The study has a number of limitations. First, it relied on subjective perceptions and self-reports. Individuals are poor at accurately reporting certain health behaviours and feelings and inherent tendencies to respond in ways that make them appear healthier or otherwise conform to social norms may introduce bias. However, these characteristics are typically apparent across the board, reducing the effects of this threat to internal validity. More importantly, the long recall period between last experienced episode and survey data collection is likely to have led to recall bias; milder RTIs in particular, exact patterns of symptom experience and details of associated treatment-seeking behaviour may have been forgotten.

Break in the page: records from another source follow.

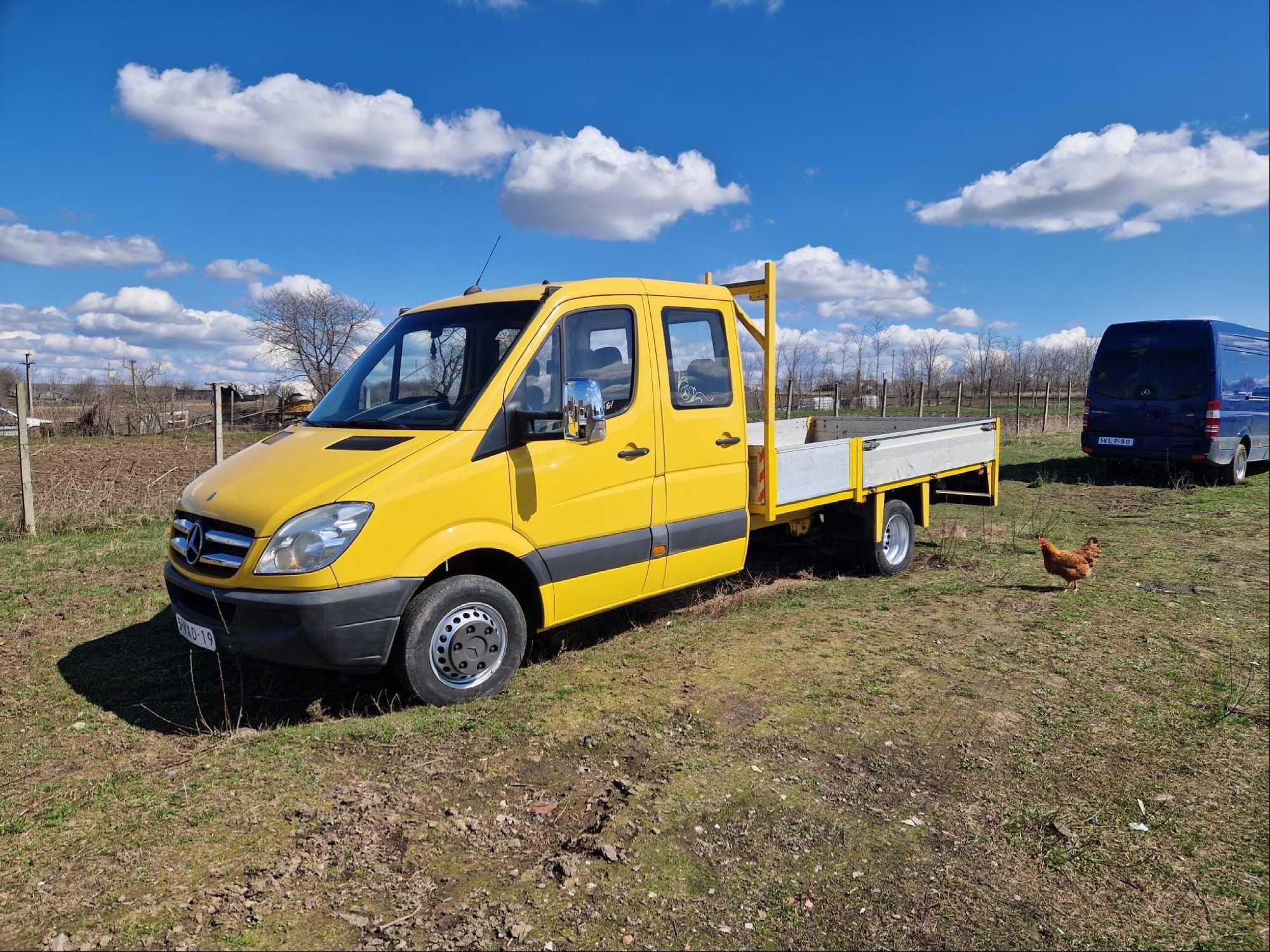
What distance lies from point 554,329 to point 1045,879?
11.6ft

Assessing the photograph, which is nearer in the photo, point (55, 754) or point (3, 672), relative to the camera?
point (55, 754)

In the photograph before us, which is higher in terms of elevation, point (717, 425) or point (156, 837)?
point (717, 425)

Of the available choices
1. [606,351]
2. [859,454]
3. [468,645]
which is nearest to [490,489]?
[468,645]

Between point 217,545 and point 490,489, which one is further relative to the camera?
point 490,489

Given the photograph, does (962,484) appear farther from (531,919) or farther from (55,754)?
(55,754)

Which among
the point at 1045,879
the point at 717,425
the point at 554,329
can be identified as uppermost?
the point at 554,329

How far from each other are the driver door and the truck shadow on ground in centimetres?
81

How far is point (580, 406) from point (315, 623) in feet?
5.60

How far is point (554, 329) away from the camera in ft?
15.6

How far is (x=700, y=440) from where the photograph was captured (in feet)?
17.8

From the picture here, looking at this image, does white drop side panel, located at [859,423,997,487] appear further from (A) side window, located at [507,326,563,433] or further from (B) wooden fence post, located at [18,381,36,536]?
(B) wooden fence post, located at [18,381,36,536]

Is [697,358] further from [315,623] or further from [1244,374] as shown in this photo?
[1244,374]

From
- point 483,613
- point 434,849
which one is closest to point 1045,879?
point 434,849

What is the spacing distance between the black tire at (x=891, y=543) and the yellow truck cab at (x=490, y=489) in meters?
1.37
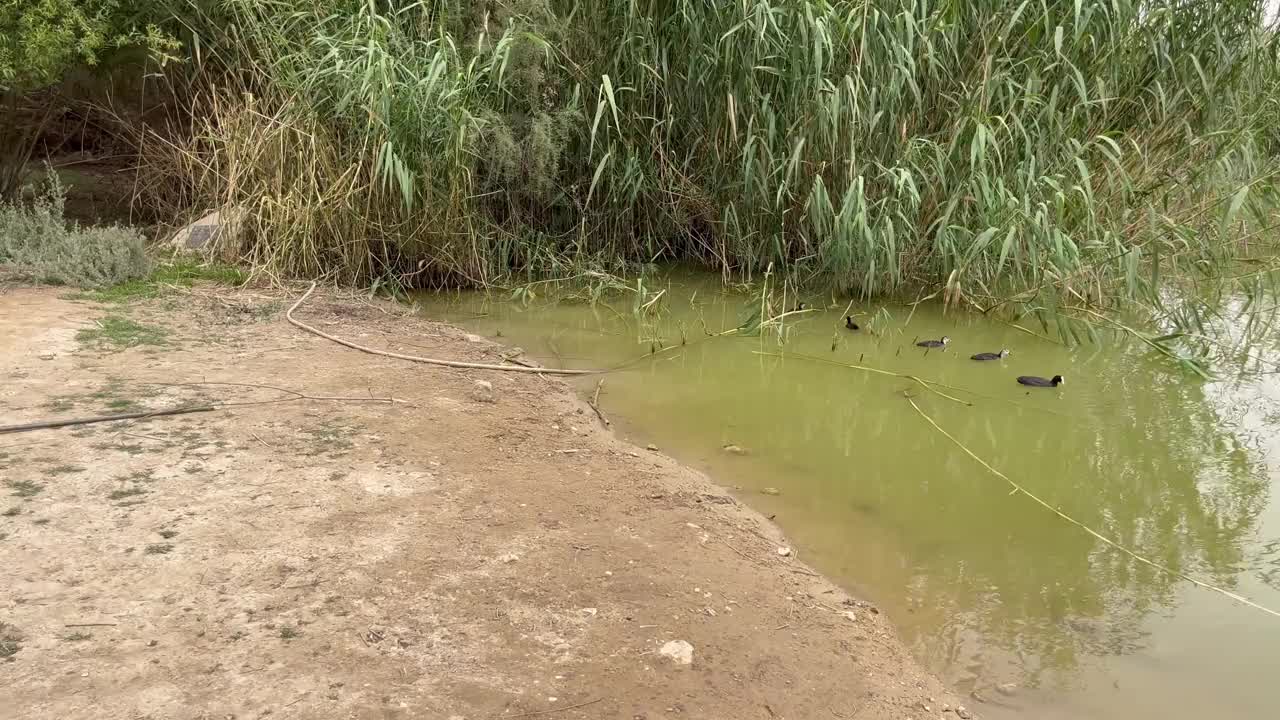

Our findings do suggest some extent of recall/memory bias, but table 1 shows that there was no statistical relationship between time interval from onset of infection and data collection for any healthcare-seeking behaviour except for use of leftover medicines, which was reported as 9.6% among patients with a time interval of over 9 months compared with 16.2% among patients with a less than 3-month time interval. Second, given the broad symptom-based definition of RTIs used in the study, seasonal and other influences on symptom occurrence may have affected the frequency of symptoms. Third, the over-representation of females may raise concerns about selection biases. However, our analysis revealed no significant differences by gender in terms of symptom-related treatment-seeking except for taking leftover medicines, which was more commonly reported by females.